*AIM*
From the passage on sanitation in Nepal, extract the text between "The coverage among" and "facilities for girls.", inclusive.

*PAGE*
## begin

Because of its implication on public health, poverty reduction, economic and social development, and the environment, the Government of Nepal (GoN) has set a national target to provide basic sanitation facilities to all by 2017.
To fulfill this target also to achieve the Millennium Development Goals; GoN is working in collaboration with different UN agencies, especially WHO, UNICEF and UN-Habitat as well as I/NGO’s, private sector organizations, academic institutions.
The actual scenario shows about one-third of the 75 districts have sanitation coverage of less than 20% (10 districts in the Tarai and 14 in the hills and mountains).
The coverage among the rich people is 80% whereas it is just 12% among the poor. Similarly, the coverage in rural areas is 21% and 53% in urban areas. Among the public and community schools, only 41% of them have toilet facilities. However, only two-thirds of the schools have sufficient facilities and one-fourth have separate facilities for girls.
Nepal continues to bear the loss of some Rs. 10 billion annually in terms of health expenses, loss of productivity and adverse effects on tourism due to poor hygiene and environmental sanitation. Children and women among the poor and disadvantaged communities are the most affected. It has given a great setback to the dignity, identity and pride of the people. Some barriers and challenges for the slow progress on hygienic sanitation could be summarized as follows: There is a lack of uniform approaches on financing for hygiene and sanitation It is least prioritized within the national budget, and investment in the water and sanitation sector is inadequate to keep pace with the overall rise of global aid. That has made mainstreaming poor, disadvantaged and high risk group difficult.

## end

*PROVIDED DATA*
## begin

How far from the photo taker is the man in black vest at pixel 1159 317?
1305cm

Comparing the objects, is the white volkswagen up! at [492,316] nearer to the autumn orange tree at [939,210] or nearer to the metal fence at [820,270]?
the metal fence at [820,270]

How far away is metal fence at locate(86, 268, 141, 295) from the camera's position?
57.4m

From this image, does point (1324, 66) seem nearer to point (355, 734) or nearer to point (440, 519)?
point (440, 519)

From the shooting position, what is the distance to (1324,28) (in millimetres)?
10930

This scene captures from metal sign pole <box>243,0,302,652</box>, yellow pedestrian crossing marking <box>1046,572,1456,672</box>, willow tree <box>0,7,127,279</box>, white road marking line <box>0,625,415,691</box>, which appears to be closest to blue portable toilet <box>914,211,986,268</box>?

## end

*ANSWER TO THIS TASK*
The coverage among the rich people is 80% whereas it is just 12% among the poor. Similarly, the coverage in rural areas is 21% and 53% in urban areas. Among the public and community schools, only 41% of them have toilet facilities. However, only two-thirds of the schools have sufficient facilities and one-fourth have separate facilities for girls.